Correlation Mechanism of Microstructure, Magnetic Domain, and Magnetic Softness of Fe-6.5 wt.%Si Composites with High Saturation

Reducing the low-frequency loss (≤ 1 kHz) of the soft magnetic powder cores (SMPCs) while maintaining high saturation magnetic induction ( B s ) is beneficial to the high efficiency and energy saving of motor applications. Herein, the effects of silicone resin content (SI), compaction pressure, and annealing temperature on the magnetic softness, microstructure, and magnetic domains of Fe-6.5 wt.%Si SMPCs were systematically studied.

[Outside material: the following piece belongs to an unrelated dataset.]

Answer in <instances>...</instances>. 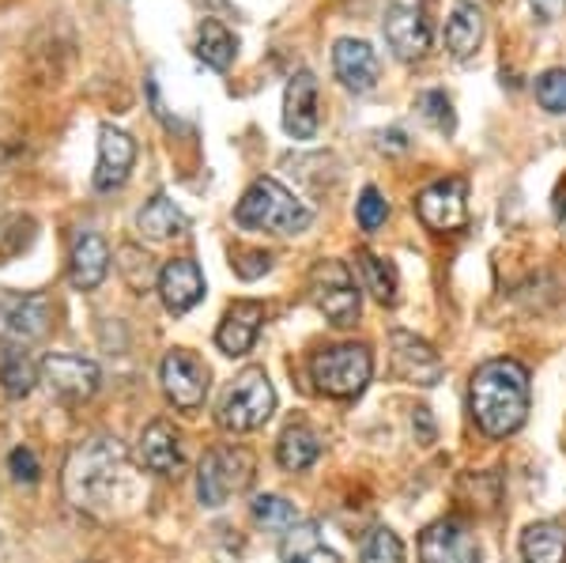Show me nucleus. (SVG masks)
<instances>
[{"label": "nucleus", "mask_w": 566, "mask_h": 563, "mask_svg": "<svg viewBox=\"0 0 566 563\" xmlns=\"http://www.w3.org/2000/svg\"><path fill=\"white\" fill-rule=\"evenodd\" d=\"M133 492V473L125 447L117 439H91L72 450L65 466V496L87 514H109Z\"/></svg>", "instance_id": "1"}, {"label": "nucleus", "mask_w": 566, "mask_h": 563, "mask_svg": "<svg viewBox=\"0 0 566 563\" xmlns=\"http://www.w3.org/2000/svg\"><path fill=\"white\" fill-rule=\"evenodd\" d=\"M469 413L491 439H506L528 416V371L517 359H488L469 383Z\"/></svg>", "instance_id": "2"}, {"label": "nucleus", "mask_w": 566, "mask_h": 563, "mask_svg": "<svg viewBox=\"0 0 566 563\" xmlns=\"http://www.w3.org/2000/svg\"><path fill=\"white\" fill-rule=\"evenodd\" d=\"M234 220H239V227H250V231L303 234L314 223V212L291 189H283L276 178H258L242 194L239 208H234Z\"/></svg>", "instance_id": "3"}, {"label": "nucleus", "mask_w": 566, "mask_h": 563, "mask_svg": "<svg viewBox=\"0 0 566 563\" xmlns=\"http://www.w3.org/2000/svg\"><path fill=\"white\" fill-rule=\"evenodd\" d=\"M374 375V356L367 344H333L310 356V378L325 397H359L370 386Z\"/></svg>", "instance_id": "4"}, {"label": "nucleus", "mask_w": 566, "mask_h": 563, "mask_svg": "<svg viewBox=\"0 0 566 563\" xmlns=\"http://www.w3.org/2000/svg\"><path fill=\"white\" fill-rule=\"evenodd\" d=\"M272 413H276V389H272L264 367H250V371H242V375L234 378L231 389H227L216 420H219V428H223V431L245 435V431L264 428Z\"/></svg>", "instance_id": "5"}, {"label": "nucleus", "mask_w": 566, "mask_h": 563, "mask_svg": "<svg viewBox=\"0 0 566 563\" xmlns=\"http://www.w3.org/2000/svg\"><path fill=\"white\" fill-rule=\"evenodd\" d=\"M258 473V458L245 447H212L200 458L197 496L205 507H223L231 496L245 492Z\"/></svg>", "instance_id": "6"}, {"label": "nucleus", "mask_w": 566, "mask_h": 563, "mask_svg": "<svg viewBox=\"0 0 566 563\" xmlns=\"http://www.w3.org/2000/svg\"><path fill=\"white\" fill-rule=\"evenodd\" d=\"M310 303L333 325H355V317L363 311V299L344 261L325 258L310 269Z\"/></svg>", "instance_id": "7"}, {"label": "nucleus", "mask_w": 566, "mask_h": 563, "mask_svg": "<svg viewBox=\"0 0 566 563\" xmlns=\"http://www.w3.org/2000/svg\"><path fill=\"white\" fill-rule=\"evenodd\" d=\"M53 303L45 292H0V344H27L45 337Z\"/></svg>", "instance_id": "8"}, {"label": "nucleus", "mask_w": 566, "mask_h": 563, "mask_svg": "<svg viewBox=\"0 0 566 563\" xmlns=\"http://www.w3.org/2000/svg\"><path fill=\"white\" fill-rule=\"evenodd\" d=\"M39 378L61 397V402L80 405L98 394V378L103 375H98L95 359L69 356V352H50V356L39 363Z\"/></svg>", "instance_id": "9"}, {"label": "nucleus", "mask_w": 566, "mask_h": 563, "mask_svg": "<svg viewBox=\"0 0 566 563\" xmlns=\"http://www.w3.org/2000/svg\"><path fill=\"white\" fill-rule=\"evenodd\" d=\"M386 42L400 61H419L431 50V20H427L423 0H397L386 12Z\"/></svg>", "instance_id": "10"}, {"label": "nucleus", "mask_w": 566, "mask_h": 563, "mask_svg": "<svg viewBox=\"0 0 566 563\" xmlns=\"http://www.w3.org/2000/svg\"><path fill=\"white\" fill-rule=\"evenodd\" d=\"M159 383H163V394L170 397V405L181 408V413H197L208 397V367L193 356V352L175 348V352H167V359H163Z\"/></svg>", "instance_id": "11"}, {"label": "nucleus", "mask_w": 566, "mask_h": 563, "mask_svg": "<svg viewBox=\"0 0 566 563\" xmlns=\"http://www.w3.org/2000/svg\"><path fill=\"white\" fill-rule=\"evenodd\" d=\"M419 563H480V544L461 519H438L419 533Z\"/></svg>", "instance_id": "12"}, {"label": "nucleus", "mask_w": 566, "mask_h": 563, "mask_svg": "<svg viewBox=\"0 0 566 563\" xmlns=\"http://www.w3.org/2000/svg\"><path fill=\"white\" fill-rule=\"evenodd\" d=\"M416 212L431 231H461L469 223V186L461 178L434 181L419 194Z\"/></svg>", "instance_id": "13"}, {"label": "nucleus", "mask_w": 566, "mask_h": 563, "mask_svg": "<svg viewBox=\"0 0 566 563\" xmlns=\"http://www.w3.org/2000/svg\"><path fill=\"white\" fill-rule=\"evenodd\" d=\"M333 69H336V80L344 87L355 91V95H367V91L378 87L381 80V61L374 53L370 42L363 39H340L333 45Z\"/></svg>", "instance_id": "14"}, {"label": "nucleus", "mask_w": 566, "mask_h": 563, "mask_svg": "<svg viewBox=\"0 0 566 563\" xmlns=\"http://www.w3.org/2000/svg\"><path fill=\"white\" fill-rule=\"evenodd\" d=\"M136 163V140L129 133L103 125L98 129V167H95V189L109 194V189H122L129 181V170Z\"/></svg>", "instance_id": "15"}, {"label": "nucleus", "mask_w": 566, "mask_h": 563, "mask_svg": "<svg viewBox=\"0 0 566 563\" xmlns=\"http://www.w3.org/2000/svg\"><path fill=\"white\" fill-rule=\"evenodd\" d=\"M317 80L314 72H295L287 91H283V129L295 140H314L317 136Z\"/></svg>", "instance_id": "16"}, {"label": "nucleus", "mask_w": 566, "mask_h": 563, "mask_svg": "<svg viewBox=\"0 0 566 563\" xmlns=\"http://www.w3.org/2000/svg\"><path fill=\"white\" fill-rule=\"evenodd\" d=\"M261 325H264V303H258V299H239V303H231L216 330L219 352H223V356H245V352L258 344Z\"/></svg>", "instance_id": "17"}, {"label": "nucleus", "mask_w": 566, "mask_h": 563, "mask_svg": "<svg viewBox=\"0 0 566 563\" xmlns=\"http://www.w3.org/2000/svg\"><path fill=\"white\" fill-rule=\"evenodd\" d=\"M392 371L412 386H434L442 378V359L427 341H419L416 333L397 330L392 333Z\"/></svg>", "instance_id": "18"}, {"label": "nucleus", "mask_w": 566, "mask_h": 563, "mask_svg": "<svg viewBox=\"0 0 566 563\" xmlns=\"http://www.w3.org/2000/svg\"><path fill=\"white\" fill-rule=\"evenodd\" d=\"M159 295L170 314H186L205 299V272L193 258H175L159 272Z\"/></svg>", "instance_id": "19"}, {"label": "nucleus", "mask_w": 566, "mask_h": 563, "mask_svg": "<svg viewBox=\"0 0 566 563\" xmlns=\"http://www.w3.org/2000/svg\"><path fill=\"white\" fill-rule=\"evenodd\" d=\"M136 458H140L144 469L159 477H178L181 473V442L178 431L170 428L167 420H151L148 428L140 431V442H136Z\"/></svg>", "instance_id": "20"}, {"label": "nucleus", "mask_w": 566, "mask_h": 563, "mask_svg": "<svg viewBox=\"0 0 566 563\" xmlns=\"http://www.w3.org/2000/svg\"><path fill=\"white\" fill-rule=\"evenodd\" d=\"M109 272V247L103 234L84 231L76 242H72V258H69V280L80 292H95Z\"/></svg>", "instance_id": "21"}, {"label": "nucleus", "mask_w": 566, "mask_h": 563, "mask_svg": "<svg viewBox=\"0 0 566 563\" xmlns=\"http://www.w3.org/2000/svg\"><path fill=\"white\" fill-rule=\"evenodd\" d=\"M483 34H488V20H483V8L472 4V0H458L446 20V50H450L453 61H469L476 58V50L483 45Z\"/></svg>", "instance_id": "22"}, {"label": "nucleus", "mask_w": 566, "mask_h": 563, "mask_svg": "<svg viewBox=\"0 0 566 563\" xmlns=\"http://www.w3.org/2000/svg\"><path fill=\"white\" fill-rule=\"evenodd\" d=\"M280 560L283 563H340L325 544L317 522H295L287 533H280Z\"/></svg>", "instance_id": "23"}, {"label": "nucleus", "mask_w": 566, "mask_h": 563, "mask_svg": "<svg viewBox=\"0 0 566 563\" xmlns=\"http://www.w3.org/2000/svg\"><path fill=\"white\" fill-rule=\"evenodd\" d=\"M136 227H140V234L163 242V239H175V234H186L189 220L167 194H155L151 201L140 208V216H136Z\"/></svg>", "instance_id": "24"}, {"label": "nucleus", "mask_w": 566, "mask_h": 563, "mask_svg": "<svg viewBox=\"0 0 566 563\" xmlns=\"http://www.w3.org/2000/svg\"><path fill=\"white\" fill-rule=\"evenodd\" d=\"M276 458L287 473H303V469H310L322 458V439H317L314 428H306V424H291L276 442Z\"/></svg>", "instance_id": "25"}, {"label": "nucleus", "mask_w": 566, "mask_h": 563, "mask_svg": "<svg viewBox=\"0 0 566 563\" xmlns=\"http://www.w3.org/2000/svg\"><path fill=\"white\" fill-rule=\"evenodd\" d=\"M0 383H4V394L12 402H23L39 383V367L23 352V344H0Z\"/></svg>", "instance_id": "26"}, {"label": "nucleus", "mask_w": 566, "mask_h": 563, "mask_svg": "<svg viewBox=\"0 0 566 563\" xmlns=\"http://www.w3.org/2000/svg\"><path fill=\"white\" fill-rule=\"evenodd\" d=\"M525 563H566V525L536 522L522 533Z\"/></svg>", "instance_id": "27"}, {"label": "nucleus", "mask_w": 566, "mask_h": 563, "mask_svg": "<svg viewBox=\"0 0 566 563\" xmlns=\"http://www.w3.org/2000/svg\"><path fill=\"white\" fill-rule=\"evenodd\" d=\"M234 53H239V42H234V34L227 31L223 23L216 20H205L197 31V58L205 61L208 69L216 72H227L234 65Z\"/></svg>", "instance_id": "28"}, {"label": "nucleus", "mask_w": 566, "mask_h": 563, "mask_svg": "<svg viewBox=\"0 0 566 563\" xmlns=\"http://www.w3.org/2000/svg\"><path fill=\"white\" fill-rule=\"evenodd\" d=\"M355 265L363 272V288H367L378 303H386V306L397 303L400 280H397V269H392L386 258H378V253H370V250H359L355 253Z\"/></svg>", "instance_id": "29"}, {"label": "nucleus", "mask_w": 566, "mask_h": 563, "mask_svg": "<svg viewBox=\"0 0 566 563\" xmlns=\"http://www.w3.org/2000/svg\"><path fill=\"white\" fill-rule=\"evenodd\" d=\"M253 522L272 533H287L298 522V511L283 496H258L253 499Z\"/></svg>", "instance_id": "30"}, {"label": "nucleus", "mask_w": 566, "mask_h": 563, "mask_svg": "<svg viewBox=\"0 0 566 563\" xmlns=\"http://www.w3.org/2000/svg\"><path fill=\"white\" fill-rule=\"evenodd\" d=\"M359 563H405V541H400L389 525H378V530H370V538L363 541Z\"/></svg>", "instance_id": "31"}, {"label": "nucleus", "mask_w": 566, "mask_h": 563, "mask_svg": "<svg viewBox=\"0 0 566 563\" xmlns=\"http://www.w3.org/2000/svg\"><path fill=\"white\" fill-rule=\"evenodd\" d=\"M536 103L547 114H566V69H547L536 80Z\"/></svg>", "instance_id": "32"}, {"label": "nucleus", "mask_w": 566, "mask_h": 563, "mask_svg": "<svg viewBox=\"0 0 566 563\" xmlns=\"http://www.w3.org/2000/svg\"><path fill=\"white\" fill-rule=\"evenodd\" d=\"M419 111H423V117L438 133L458 129V117H453V106H450V98H446V91H423V95H419Z\"/></svg>", "instance_id": "33"}, {"label": "nucleus", "mask_w": 566, "mask_h": 563, "mask_svg": "<svg viewBox=\"0 0 566 563\" xmlns=\"http://www.w3.org/2000/svg\"><path fill=\"white\" fill-rule=\"evenodd\" d=\"M355 220H359L363 231H378V227L389 220V205H386V197H381L374 186L363 189L359 205H355Z\"/></svg>", "instance_id": "34"}, {"label": "nucleus", "mask_w": 566, "mask_h": 563, "mask_svg": "<svg viewBox=\"0 0 566 563\" xmlns=\"http://www.w3.org/2000/svg\"><path fill=\"white\" fill-rule=\"evenodd\" d=\"M8 469H12V477L20 480V484H39V477H42L39 458H34L27 447H15L12 453H8Z\"/></svg>", "instance_id": "35"}, {"label": "nucleus", "mask_w": 566, "mask_h": 563, "mask_svg": "<svg viewBox=\"0 0 566 563\" xmlns=\"http://www.w3.org/2000/svg\"><path fill=\"white\" fill-rule=\"evenodd\" d=\"M528 4H533L536 20H544V23H555L566 12V0H528Z\"/></svg>", "instance_id": "36"}, {"label": "nucleus", "mask_w": 566, "mask_h": 563, "mask_svg": "<svg viewBox=\"0 0 566 563\" xmlns=\"http://www.w3.org/2000/svg\"><path fill=\"white\" fill-rule=\"evenodd\" d=\"M555 212H559V220L566 223V194L559 189V197H555Z\"/></svg>", "instance_id": "37"}]
</instances>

The SMPCs with 1 wt.% SI content and pressed at 1800 MPa not only have good forming ability but also exhibit low total loss and high B s . According to the loss separation at 1 T and 1 kHz, the hysteresis loss accounts for more than 75% of the total loss. Annealing at 850 °C induces dense and large recrystallized grains with large-angle grain boundaries and easily mobile domain walls, resulting in low hysteresis and total loss. A higher temperature of 950 °C damages the cladding layer and causes direct powder-to-powder contact, which thus slightly increases hysteresis and eddy loss. The correlation between the core loss, microstructure, and magnetic domain provides a reference for the development of high- B s and low-loss SMPCs for high-efficiency motors.